The groups lobbying against a U.S. strike clearly have the weight of public opinion on their side: Polls suggest a large majority of Americans oppose military action. And the opposition crosses ideological lines — it's the rare occasion where and the conservative FreedomWorks are on the same side.

"FreedomWorks has issued a Key Vote 'NO' against the Syria resolution, which will be given to all Congressional offices," said Jackie Bodnar, a spokeswoman, in an email. That means FreedomWorks will grade lawmakers on how they vote on the resolution.

"In terms of next steps, that really depends on the President," Bodnar added. "If President Obama decides to move forward with a military strike without Congressional authorization (again), then FreedomWorks will revisit our strategy and stand firm against a misappropriation of power. We're a service center to our membership, and they've made it loud and clear to us: No war in Syria."

One group that might have been expected to balance the scales is Organizing for Action, the activist organization that morphed out of the Obama presidential campaign and has been active on Obama's second-term agenda.

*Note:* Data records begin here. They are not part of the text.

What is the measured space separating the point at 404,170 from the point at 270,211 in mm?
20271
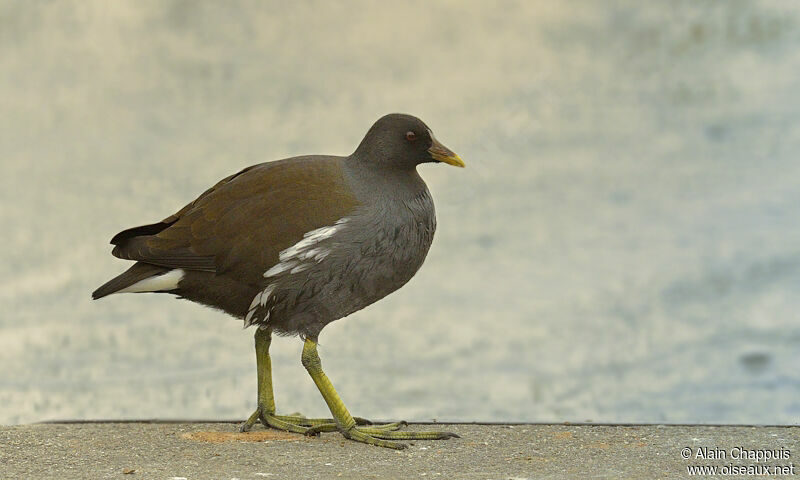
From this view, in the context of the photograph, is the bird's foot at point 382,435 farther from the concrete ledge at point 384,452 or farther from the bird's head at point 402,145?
the bird's head at point 402,145

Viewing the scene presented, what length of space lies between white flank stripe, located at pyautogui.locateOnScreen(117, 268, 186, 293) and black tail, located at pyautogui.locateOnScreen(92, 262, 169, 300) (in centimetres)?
3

But OFA is abstaining from the debate. In a teleconference earlier in the week with grass-roots supporters, OFA's Executive Director Jon Carson explained:

"What I definitely want you all to know is that OFA supports President Obama and the agenda that Americans voted for on Nov. 6, but we don't always actively organize around every issue, and the debate in Congress over the Syria vote is not one that OFA is planning on organizing around."

It's a safe guess that OFA's hands-off stance isn't exactly what Speaker John Boehner had in mind when he said on Tuesday that he supported the president's planned Syrian strike but that it was up to the president to do the hard lobbying needed to get the votes in Congress.

While the numbers look bleak for those lobbying for strikes, supporters say they haven't yet lost hope. "I'm not giving up," said Sawsan Jabri, a Syrian immigrant in Michigan with the Syrian Expatriates Organization, as she prepared for a Friday evening rally in Birmingham, Mich.

"I feel this is very critical for national security," she said. If the U.S. doesn't respond militarily, Syrian President Bashar Assad will only escalate his use of the weapons, with near-term effects on innocent Syrians and eventual consequences for the U.S., she argues.

Also, while she says the U.S. political process remains somewhat "vague" to her, her understanding is that "our president has the final decision." In other words, even if Congress says "no," she's counting on Obama to proceed with the attacks.